The gambling industry says it has introduced a code of conduct for player protection and responsible gaming. In a response to a debate earlier this year on Fixed Odds Betting Terminals, the Association of British Bookmakers said: 'We accept there are concerns about these gaming machines and are always open to a constructive dialogue with politicians about the appropriate powers for local authorities.'
Gambling addict David Armstrong banned himself from every betting shop in Norwich and East Anglia in 2012, after he lost £100,000 in four years on the controversial fixed odds betting terminals.
Mr Armstrong said at the time that the addiction had cost him his partner and he had amassed huge debts that he paid off by raising money on the equity of his house.
The retired car salesman said his addiction to the machines had 'ruined' his life and warned other vulnerable people, especially youngsters, that what starts off as a little fun can easily turn into an out-of-control monster.

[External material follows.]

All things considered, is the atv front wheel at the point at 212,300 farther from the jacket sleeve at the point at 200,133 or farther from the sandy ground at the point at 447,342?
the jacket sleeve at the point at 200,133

He had never gambled until four years before he banned himself two years ago.
He went into a bookmakers in Anglia Square in Norwich, and during the next year he started to spend an hour every evening on the machines and soon became addicted.
He tried counselling, hypnosis and finally self-excluded
himself from all Norwich betting shops, but would still travel to other towns in East Anglia to play.
Finally, he banned himself
from all betting shops in the region.